Ne pas envisager la pluralité de ces récits nous pousse au risque de l’uniformisation, comme il est décrit dans l’ouvrage cité précédemment : « […] cet imaginaire touristique, aux États-Unis et ailleurs, se nourrit d’images matérielles (cartes, affiches publicitaires, magazines et revues spécialisées, reportages diffusés dans les médias traditionnels, productions cinématographiques et télévisuelles) et immatérielles (récits de voyages, discours, fantasmes et préjugés, mais aussi slogans, idiomes et logos, tels que Only in San FranciscoWhat Happens in Vegas Stays in Vegas, ou The Big Apple – pour New York – ou encore clichés et stéréotypes, tels que le Golden Gate Bridge à San Francisco, la tour Eiffel à Paris, ou l’incontournable balade en gondole à Venise), sans oublier de nouvelles formes dont l’avènement repose sur l’invention et le développement depuis la seconde moitié des années 1990 des médias internet.

Récemment, François Perroy dans son billet « Le tourisme, ce beau souvenir »[3], illustrait parfaitement cet écueil de la standardisation en présentant le travail de l’artiste Corinne Vionnet qui superpose des photos de touristes pour montrer la standardisation de la perception des lieux.

On voit bien ici la manière dont les récits teintent les imaginaires, et réciproquement, dans un cercle presque infini et nourri par les supports marketing.

Changer les imaginaires pour faire tourisme autrement

Renversons la table, laissons de côté la poésie et armons-nous de notre outil de pilotage préféré : le plan d’actions de l’année.
Dans l’inventaire des innombrables actions détaillées, s’y trouvent des problématiques que l’on envisage souvent avec un angle technique, alors qu’en faire le récit différemment peut ouvrir des possibles inexplorés.

Premier exemple : Rediriger les flux pour pacifier les zones très touristiques et amener les visiteur.euses à s’orienter vers des zones périphériques ou méconnues.
Ici, ce n’est pas qu’une question de mobilité ou de connaissance de l’offre, c’est aussi la capacité à changer l’imaginaire perçu de certains lieux, vus comme peu ou pas « intéressants », parce que ne faisant pas partie de l’imaginaire dominant. Pourtant, la fabrication d’une carte sensible peut permettre de suggérer une autre manière d’appréhender un territoire. La carte ci-dessous utilise l’aquarelle pour accentuer les zones de fraîcheur et de chaleur au long d’une promenade urbaine : ce sont moins les habituels « points d’intérêts » qui sont valorisés, au profit d’une vision subjective qui passe par les sensations.[4]

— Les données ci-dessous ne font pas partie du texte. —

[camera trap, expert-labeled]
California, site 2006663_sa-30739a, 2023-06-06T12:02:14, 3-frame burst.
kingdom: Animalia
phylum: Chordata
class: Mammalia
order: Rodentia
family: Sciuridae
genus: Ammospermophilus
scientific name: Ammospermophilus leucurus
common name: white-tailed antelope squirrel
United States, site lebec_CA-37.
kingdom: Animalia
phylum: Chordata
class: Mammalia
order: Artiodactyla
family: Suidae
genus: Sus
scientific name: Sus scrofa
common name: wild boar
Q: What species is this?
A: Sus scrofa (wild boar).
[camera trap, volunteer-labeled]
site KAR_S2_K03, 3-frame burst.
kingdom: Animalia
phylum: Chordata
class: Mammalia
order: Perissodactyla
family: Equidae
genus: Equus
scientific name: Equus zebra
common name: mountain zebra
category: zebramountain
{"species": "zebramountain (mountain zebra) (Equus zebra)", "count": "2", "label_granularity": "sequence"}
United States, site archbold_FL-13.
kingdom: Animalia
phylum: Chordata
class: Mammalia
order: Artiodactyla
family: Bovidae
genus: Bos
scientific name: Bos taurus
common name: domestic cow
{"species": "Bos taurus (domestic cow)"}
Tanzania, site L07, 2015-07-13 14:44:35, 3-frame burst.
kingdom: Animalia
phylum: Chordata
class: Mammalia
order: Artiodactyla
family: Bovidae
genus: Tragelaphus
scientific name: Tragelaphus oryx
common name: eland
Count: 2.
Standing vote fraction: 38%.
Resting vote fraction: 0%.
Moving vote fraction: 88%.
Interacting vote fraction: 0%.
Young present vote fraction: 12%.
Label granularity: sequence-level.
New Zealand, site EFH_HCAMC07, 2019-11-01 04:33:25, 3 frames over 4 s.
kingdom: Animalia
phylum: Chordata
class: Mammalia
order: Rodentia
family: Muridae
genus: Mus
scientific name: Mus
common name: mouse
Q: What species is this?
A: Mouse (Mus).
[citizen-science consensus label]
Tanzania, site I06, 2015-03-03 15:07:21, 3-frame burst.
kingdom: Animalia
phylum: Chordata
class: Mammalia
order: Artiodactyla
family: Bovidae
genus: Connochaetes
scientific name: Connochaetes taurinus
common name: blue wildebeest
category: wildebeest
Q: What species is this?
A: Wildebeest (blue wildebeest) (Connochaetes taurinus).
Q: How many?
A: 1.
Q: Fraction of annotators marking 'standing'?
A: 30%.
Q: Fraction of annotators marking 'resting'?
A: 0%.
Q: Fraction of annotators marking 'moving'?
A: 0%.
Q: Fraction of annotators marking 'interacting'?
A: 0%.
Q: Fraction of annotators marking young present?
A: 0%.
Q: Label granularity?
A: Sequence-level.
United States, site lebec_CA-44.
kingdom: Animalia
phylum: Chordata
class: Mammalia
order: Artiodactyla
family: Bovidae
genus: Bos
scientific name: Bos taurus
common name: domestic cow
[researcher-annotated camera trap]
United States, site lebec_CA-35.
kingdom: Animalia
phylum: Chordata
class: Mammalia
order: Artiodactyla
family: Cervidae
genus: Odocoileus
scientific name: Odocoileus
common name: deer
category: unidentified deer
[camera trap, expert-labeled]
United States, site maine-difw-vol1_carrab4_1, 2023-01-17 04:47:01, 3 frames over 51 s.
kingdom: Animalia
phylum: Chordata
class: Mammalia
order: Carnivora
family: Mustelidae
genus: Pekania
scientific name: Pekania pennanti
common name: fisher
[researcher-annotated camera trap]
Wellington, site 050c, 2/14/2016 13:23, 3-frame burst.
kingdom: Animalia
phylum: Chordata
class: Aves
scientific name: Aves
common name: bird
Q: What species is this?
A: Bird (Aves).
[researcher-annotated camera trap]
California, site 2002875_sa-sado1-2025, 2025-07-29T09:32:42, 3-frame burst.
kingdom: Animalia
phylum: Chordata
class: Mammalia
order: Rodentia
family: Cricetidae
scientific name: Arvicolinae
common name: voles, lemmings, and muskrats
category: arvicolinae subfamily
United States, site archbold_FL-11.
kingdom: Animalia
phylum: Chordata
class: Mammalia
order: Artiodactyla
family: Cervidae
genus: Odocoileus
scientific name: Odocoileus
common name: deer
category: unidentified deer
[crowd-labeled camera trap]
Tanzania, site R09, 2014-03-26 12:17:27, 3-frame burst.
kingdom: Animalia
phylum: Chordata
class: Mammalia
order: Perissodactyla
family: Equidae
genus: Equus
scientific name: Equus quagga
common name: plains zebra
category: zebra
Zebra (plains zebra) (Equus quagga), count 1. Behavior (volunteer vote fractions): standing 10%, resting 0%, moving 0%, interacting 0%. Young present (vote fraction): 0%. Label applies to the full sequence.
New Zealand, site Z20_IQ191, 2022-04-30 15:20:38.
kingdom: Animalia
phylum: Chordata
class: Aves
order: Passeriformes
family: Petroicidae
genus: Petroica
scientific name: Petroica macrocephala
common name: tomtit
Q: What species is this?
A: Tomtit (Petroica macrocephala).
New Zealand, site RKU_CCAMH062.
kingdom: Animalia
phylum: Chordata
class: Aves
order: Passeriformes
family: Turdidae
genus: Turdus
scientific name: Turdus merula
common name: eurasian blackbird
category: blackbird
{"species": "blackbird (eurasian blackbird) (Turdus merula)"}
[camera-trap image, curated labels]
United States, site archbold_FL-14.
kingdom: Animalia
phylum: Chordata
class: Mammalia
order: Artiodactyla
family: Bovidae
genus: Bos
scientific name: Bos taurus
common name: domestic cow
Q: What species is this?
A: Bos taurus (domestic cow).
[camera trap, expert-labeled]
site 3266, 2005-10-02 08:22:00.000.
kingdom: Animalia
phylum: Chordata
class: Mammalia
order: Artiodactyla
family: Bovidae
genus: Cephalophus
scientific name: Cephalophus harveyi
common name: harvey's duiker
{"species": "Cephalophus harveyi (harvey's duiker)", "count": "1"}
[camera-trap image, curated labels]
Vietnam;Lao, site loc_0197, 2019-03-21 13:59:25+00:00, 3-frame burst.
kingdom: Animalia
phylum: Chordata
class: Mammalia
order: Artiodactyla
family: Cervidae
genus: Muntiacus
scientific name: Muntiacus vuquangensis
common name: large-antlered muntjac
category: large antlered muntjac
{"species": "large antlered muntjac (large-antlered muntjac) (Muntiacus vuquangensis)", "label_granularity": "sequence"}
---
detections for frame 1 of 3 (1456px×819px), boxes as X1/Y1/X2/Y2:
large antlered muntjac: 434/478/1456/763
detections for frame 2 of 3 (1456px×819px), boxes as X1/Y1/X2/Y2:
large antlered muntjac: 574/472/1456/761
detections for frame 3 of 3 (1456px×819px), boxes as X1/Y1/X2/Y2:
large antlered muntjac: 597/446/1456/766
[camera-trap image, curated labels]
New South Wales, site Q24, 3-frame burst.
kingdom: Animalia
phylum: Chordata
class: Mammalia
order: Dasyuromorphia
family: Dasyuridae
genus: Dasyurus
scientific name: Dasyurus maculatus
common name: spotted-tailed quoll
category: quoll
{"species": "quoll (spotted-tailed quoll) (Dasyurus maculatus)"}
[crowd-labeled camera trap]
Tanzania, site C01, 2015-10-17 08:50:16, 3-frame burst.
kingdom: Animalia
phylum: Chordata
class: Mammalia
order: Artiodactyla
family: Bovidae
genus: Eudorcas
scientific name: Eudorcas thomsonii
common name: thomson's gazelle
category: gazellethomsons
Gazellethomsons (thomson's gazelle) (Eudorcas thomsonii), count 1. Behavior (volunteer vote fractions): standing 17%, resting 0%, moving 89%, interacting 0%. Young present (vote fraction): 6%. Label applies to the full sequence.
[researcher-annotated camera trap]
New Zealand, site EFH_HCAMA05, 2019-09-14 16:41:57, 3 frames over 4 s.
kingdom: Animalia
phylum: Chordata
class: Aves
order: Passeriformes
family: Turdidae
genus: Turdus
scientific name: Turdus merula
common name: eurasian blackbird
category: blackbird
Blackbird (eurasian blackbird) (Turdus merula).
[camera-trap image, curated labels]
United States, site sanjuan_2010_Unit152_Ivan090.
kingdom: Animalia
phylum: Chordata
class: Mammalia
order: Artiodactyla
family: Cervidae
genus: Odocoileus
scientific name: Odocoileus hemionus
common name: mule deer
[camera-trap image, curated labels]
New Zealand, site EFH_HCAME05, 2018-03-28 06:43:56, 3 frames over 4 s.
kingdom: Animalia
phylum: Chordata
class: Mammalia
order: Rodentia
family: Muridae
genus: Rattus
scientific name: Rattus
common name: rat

Mélodia Préjengemme – travaux pour l’EHESS

De la même manière, quand on parle de mise en tourisme, il s’agit bien de bâtir de toutes pièces un imaginaire touristique pour un lieu qui ne l’était pas. On peut penser notamment aux nouveaux quartiers qui cherchent à se construire une histoire et une attractivité au travers de récits qui donnent du corps à l’expérience qui peut y être vécue.

A cette image, le quartier de Baud-Chardonnet à Rennes longe la Vilaine, offrant la promesse d’un beau dimanche au cœur d’un concentré de générations et de cultures, remarquablement traduit par une balade sonore à la rencontre des habitant.es. Ce projet a rempli a minima deux fonctions : faire collectif au sein de la communauté d’habitant.es autour de cet objet culturel et touristique, et donner à « voir » et à entendre autrement et même tendrement ce lieu jusqu’à récemment peu fréquentable.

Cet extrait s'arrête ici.